We keep talking about "Cineworld" generically.
The Ch11 is *just* the US, UK & Irish business.
The UK PLC is not subject to the Ch11, which is the entity that holds the RoW businesses and has the Cineplex judgement against it.
So there will be no dilution at the PLC level because no one will put capital at that level (which is partly why we are in this mess). The restructuring is in the subsidiaries where all the US, UK & Irish ones may be taken away from Cineworld PLC to pay down the debt. It is at that level we may (or may not) receive some value.
Sometimes shareholders get a very small % of the equity or warrants to reflect that the business may be going through a bad patch and is so undervalued. Creditors allow this because it helps speed the process on - the equity has a nuisance value!
Personally, I'd let them take the whole thing in return for writing off the RoW debt to leave the PLC with just the RoW business and the small matter of the Cineplex judgement and appeal process.
I've posted previously about what the likely value of that sort of thing would be: 0p to 40p max.
It's possible that this is a 10 bagger from here or a wipeout.
One has to decide which you think it is and bet accordingly....
Maid sounds like someone is runnng ChatGPT on a ZX81.

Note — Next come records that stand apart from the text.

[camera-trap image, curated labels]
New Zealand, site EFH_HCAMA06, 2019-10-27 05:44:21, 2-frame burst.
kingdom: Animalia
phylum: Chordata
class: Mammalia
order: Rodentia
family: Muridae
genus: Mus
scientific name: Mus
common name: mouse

What the shares are worth will ultimately come back to the Cineplex judgement.
Cineworld PLC has the RoW business in it which is probably worth net USD300m (or 18p a share), plus it may get some crumbs from the disposal of the Chapter 11 businesses say 1% (USD40m) up to 10% (USD400m) - 2p and 20p respectively.
So at the end of the Chapter 11 process you will have Cineworld with anything between USD300m and USD700m of assets still facing an enforceable Canadian judgement of USD1,000m.
So I think that the range of 0p to 38p is what were are looking at, depending on whether that judgement is overturned, reduced in amount or upheld.